記事によると、藤本君がたくさんの写真を次々に切り替えて動画のように見せたのはなぜですか。1〜3文で説明してください。

### 出典抜粋:

· · · ·

メクル第524号 「ながさきプログラミングアワード」 藤本君大賞 長崎の風景を映像に 3月全国へ「入賞目指す」

大賞を受賞した藤本君=長崎市内

 コンピュータープログラミングで表現(ひょうげん)した作品を発表する「ながさきプログラミングアワード」の最終審査(しんさ)が1月31日にオンラインで開かれ、大賞には長崎・精道(せいどう)三川台(みかわだい)小6年の藤本佳希(ふじもとよしき)君(12)が選ばれました。
 大会のテーマは「もっと好きになるわたしたちのまち」。藤本君がつくったのは「Nagasaki(ナガサキ)&(アンド)rain(レイン)~My(マイ) City(シティー)~」という映像(えいぞう)作品。制作(せいさく)の背景(はいけい)や工夫した点などを教えてもらいました。優秀(ゆうしゅう)賞の4作品と合わせて紹介(しょうかい)します。

 初めての挑戦(ちょうせん)で大賞に輝いた藤本君。印象的なピアノ曲にのせて、幼(おさな)い頃(ころ)にたくさん遊んだ公園や自然、長崎の風景の写真と、アニメーションを組み合わせた映像で表現しました。
 藤本君がプログラミングを始めたのは、小学2年生のとき。マンガで書かれた入門書などを見てまねをしたり、簡単(かんたん)なゲームをつくったりして一人で勉強を続けてきました。「自分の作品を誰(だれ)かに見てもらいたい」。お母さんの勧(すす)めもあり、プログラミングの大会に初めて応募(おうぼ)したそうです。
 作品に使用した曲は、ピアノ教室の先生が作ったオリジナル。曲を聴(き)くとまず、頭の中に“色”が浮(う)かんでくるといいます。それから「雨が合うな」と感じ取り、「傘(かさ)、しずく、波紋(はもん)…」と雨に合う物を連想していき、イメージを組み立てます。
 雨粒(あまつぶ)が水たまりに落ちて広がる波紋や、傘を回している様子など、雨降(ふ)りのシーンを上から見たアニメーションをつくり、「雨」「街」「人」を再現(さいげん)。写真を使って現実(げんじつ)の世界を、アニメーションで現実とは違(ちが)う世界を、それぞれ表現しました。
 使用したアプリ「スクラッチ」では動画が組み込めないので、たくさんの写真を使って動画のように見せる工夫をしました。こだわったのは写真を次々に切り替(か)えて映(うつ)し出していく際(さい)のわずかな間隔(かんかく)で、細かく何度も調整を繰(く)り返したそうです。その分、データ量が重くなってしまい、「何度もデータが消えてしまった」と苦労話も教えてくれました。

· · · ·

### 提示資料:
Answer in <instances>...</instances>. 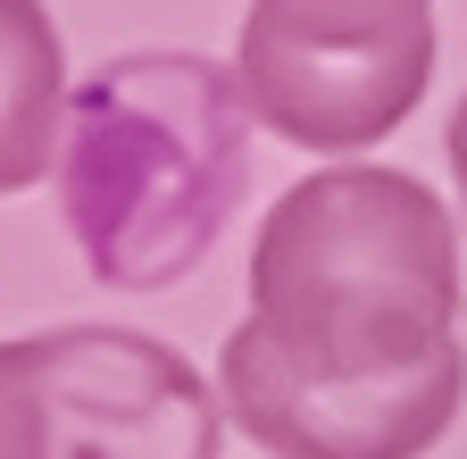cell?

· · · ·

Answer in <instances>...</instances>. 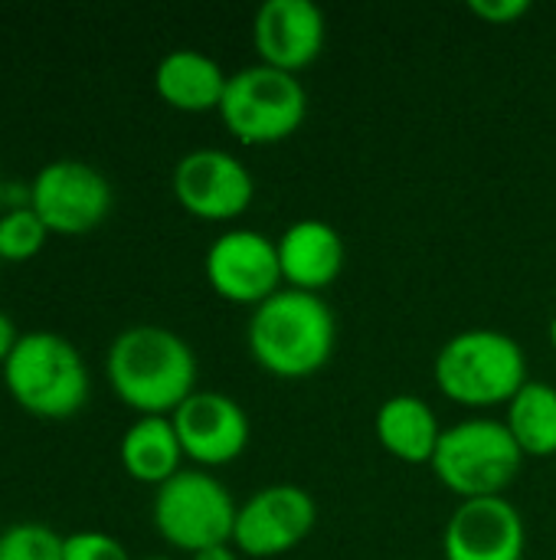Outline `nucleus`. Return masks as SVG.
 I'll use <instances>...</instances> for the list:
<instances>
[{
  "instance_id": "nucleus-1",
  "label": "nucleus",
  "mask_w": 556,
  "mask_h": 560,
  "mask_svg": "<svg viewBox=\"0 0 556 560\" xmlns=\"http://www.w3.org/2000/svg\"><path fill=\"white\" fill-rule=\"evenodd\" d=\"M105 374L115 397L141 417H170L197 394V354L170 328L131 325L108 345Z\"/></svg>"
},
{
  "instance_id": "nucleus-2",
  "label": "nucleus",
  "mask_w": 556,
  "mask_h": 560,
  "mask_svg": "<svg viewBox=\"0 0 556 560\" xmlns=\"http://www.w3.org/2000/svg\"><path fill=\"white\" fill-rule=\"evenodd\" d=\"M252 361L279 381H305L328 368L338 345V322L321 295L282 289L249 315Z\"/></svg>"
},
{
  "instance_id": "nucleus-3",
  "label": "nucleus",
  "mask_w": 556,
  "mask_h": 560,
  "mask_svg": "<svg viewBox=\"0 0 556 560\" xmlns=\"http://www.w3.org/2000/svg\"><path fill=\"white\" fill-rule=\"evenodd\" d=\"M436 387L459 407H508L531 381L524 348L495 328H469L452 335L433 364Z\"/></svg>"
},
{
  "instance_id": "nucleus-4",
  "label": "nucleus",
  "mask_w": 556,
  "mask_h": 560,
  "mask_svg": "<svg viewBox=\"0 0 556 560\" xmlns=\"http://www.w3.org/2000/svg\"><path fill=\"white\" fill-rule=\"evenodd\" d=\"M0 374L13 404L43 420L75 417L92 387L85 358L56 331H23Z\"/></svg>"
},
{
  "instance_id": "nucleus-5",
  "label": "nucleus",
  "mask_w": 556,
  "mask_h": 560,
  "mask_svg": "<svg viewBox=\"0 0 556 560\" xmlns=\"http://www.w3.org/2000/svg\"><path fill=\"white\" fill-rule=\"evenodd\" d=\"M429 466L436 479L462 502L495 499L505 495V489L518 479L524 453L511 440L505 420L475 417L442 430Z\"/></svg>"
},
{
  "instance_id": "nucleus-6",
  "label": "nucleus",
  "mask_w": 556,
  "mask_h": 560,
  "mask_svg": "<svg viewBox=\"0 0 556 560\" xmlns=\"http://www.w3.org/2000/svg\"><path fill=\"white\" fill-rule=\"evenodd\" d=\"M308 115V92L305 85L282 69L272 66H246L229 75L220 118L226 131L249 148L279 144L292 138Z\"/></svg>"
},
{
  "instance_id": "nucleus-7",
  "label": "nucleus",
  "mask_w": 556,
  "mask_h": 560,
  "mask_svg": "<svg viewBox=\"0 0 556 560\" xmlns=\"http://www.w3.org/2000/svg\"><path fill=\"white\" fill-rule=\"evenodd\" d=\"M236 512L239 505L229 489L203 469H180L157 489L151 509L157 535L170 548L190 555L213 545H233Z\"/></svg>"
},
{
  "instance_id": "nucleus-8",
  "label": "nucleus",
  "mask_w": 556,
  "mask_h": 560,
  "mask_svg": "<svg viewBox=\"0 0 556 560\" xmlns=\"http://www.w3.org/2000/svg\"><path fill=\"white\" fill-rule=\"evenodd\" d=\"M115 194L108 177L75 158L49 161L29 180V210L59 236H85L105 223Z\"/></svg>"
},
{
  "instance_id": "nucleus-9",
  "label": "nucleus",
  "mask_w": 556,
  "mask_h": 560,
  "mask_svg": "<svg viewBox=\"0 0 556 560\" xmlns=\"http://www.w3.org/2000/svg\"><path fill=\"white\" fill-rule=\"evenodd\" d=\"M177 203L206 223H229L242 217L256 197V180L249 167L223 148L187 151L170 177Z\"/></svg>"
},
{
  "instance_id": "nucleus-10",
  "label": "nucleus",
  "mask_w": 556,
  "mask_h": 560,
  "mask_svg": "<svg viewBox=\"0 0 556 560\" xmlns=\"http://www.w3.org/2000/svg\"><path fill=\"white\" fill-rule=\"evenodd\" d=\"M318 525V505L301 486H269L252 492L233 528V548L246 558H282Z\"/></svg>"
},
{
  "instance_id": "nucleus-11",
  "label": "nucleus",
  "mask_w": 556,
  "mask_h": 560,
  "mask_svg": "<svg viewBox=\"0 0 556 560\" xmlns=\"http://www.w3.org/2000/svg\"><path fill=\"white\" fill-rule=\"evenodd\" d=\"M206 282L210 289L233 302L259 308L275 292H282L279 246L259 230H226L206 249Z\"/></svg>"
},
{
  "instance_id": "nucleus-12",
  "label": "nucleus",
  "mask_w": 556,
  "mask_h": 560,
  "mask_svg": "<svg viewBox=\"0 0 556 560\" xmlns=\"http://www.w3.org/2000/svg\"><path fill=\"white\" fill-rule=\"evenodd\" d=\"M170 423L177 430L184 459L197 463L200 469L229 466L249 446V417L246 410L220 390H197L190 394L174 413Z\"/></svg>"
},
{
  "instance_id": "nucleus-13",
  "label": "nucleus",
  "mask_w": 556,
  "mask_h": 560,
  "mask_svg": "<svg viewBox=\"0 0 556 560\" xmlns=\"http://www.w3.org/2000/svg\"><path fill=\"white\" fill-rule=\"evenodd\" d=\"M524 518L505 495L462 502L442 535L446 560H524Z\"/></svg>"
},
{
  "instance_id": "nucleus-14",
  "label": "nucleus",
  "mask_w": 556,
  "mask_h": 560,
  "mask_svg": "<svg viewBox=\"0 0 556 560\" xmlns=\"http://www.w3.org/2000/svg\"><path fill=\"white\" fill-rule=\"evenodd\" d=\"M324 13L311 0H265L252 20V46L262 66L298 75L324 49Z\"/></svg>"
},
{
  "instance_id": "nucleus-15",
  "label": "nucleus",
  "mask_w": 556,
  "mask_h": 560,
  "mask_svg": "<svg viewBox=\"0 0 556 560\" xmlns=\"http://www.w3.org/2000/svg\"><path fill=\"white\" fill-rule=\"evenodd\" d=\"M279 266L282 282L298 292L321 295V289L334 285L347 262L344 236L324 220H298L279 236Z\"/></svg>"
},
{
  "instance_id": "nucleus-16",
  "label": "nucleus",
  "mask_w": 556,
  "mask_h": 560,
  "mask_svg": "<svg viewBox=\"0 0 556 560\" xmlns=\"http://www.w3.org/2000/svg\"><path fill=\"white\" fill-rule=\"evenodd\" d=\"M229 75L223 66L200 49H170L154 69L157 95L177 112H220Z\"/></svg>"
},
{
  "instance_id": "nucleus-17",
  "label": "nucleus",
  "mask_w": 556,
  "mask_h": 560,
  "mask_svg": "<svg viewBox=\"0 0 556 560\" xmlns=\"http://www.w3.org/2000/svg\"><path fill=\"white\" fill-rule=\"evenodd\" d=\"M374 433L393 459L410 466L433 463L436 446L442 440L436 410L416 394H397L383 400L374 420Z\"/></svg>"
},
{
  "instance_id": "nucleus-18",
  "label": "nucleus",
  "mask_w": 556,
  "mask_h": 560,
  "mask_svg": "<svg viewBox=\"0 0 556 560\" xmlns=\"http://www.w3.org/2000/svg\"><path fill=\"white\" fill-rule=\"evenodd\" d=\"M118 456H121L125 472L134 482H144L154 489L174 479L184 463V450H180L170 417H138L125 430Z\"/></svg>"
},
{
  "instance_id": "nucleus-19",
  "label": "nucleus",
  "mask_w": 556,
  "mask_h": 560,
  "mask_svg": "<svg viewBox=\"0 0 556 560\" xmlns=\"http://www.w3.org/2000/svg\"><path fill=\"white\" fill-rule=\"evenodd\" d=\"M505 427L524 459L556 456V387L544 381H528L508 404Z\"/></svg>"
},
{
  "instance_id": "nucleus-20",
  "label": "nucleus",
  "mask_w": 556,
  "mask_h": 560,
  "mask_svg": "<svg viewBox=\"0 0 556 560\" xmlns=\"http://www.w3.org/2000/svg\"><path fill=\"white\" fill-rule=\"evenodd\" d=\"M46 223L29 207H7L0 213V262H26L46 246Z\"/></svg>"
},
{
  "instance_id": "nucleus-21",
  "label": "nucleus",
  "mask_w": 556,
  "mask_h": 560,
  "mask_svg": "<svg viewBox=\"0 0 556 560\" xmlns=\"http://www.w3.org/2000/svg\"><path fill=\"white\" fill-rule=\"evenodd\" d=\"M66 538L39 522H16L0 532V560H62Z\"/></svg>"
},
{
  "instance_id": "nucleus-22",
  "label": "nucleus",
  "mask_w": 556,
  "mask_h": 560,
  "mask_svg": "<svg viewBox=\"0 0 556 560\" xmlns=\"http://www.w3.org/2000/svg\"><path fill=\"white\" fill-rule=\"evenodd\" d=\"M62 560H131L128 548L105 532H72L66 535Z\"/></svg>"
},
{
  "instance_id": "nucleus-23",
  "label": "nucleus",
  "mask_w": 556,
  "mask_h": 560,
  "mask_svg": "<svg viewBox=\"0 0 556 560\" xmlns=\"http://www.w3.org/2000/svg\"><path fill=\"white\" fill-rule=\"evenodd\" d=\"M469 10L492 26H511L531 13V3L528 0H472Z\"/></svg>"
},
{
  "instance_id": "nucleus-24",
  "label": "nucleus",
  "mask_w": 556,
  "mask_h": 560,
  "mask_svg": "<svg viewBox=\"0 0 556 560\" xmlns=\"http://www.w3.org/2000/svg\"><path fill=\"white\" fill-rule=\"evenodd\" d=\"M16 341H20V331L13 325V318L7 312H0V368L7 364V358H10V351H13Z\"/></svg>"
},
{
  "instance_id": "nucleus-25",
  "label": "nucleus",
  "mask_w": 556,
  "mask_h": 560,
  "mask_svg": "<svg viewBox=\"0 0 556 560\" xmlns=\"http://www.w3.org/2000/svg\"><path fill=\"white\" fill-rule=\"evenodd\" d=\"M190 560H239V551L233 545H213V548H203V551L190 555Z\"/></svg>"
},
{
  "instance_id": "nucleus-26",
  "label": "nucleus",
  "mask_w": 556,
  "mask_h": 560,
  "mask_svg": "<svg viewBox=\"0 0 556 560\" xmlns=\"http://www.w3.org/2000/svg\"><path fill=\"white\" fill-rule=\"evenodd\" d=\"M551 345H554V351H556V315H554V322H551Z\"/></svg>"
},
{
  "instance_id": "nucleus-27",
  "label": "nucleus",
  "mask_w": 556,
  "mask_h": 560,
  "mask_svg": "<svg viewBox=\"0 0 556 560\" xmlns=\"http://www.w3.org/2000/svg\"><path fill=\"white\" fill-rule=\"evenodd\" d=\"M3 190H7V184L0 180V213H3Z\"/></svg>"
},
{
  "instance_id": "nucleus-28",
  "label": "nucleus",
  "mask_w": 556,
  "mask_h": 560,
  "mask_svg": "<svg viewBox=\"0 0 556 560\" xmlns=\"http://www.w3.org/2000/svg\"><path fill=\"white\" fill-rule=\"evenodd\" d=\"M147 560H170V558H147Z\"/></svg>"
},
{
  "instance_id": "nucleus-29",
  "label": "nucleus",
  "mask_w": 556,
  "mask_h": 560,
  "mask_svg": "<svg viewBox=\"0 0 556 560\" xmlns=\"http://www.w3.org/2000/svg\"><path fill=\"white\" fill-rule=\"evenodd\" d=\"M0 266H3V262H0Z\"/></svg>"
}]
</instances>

· · · ·

### 解答:
使用したアプリ「スクラッチ」では動画を組み込めないからです。そのため、たくさんの写真を使って動画のように見せる工夫をしました。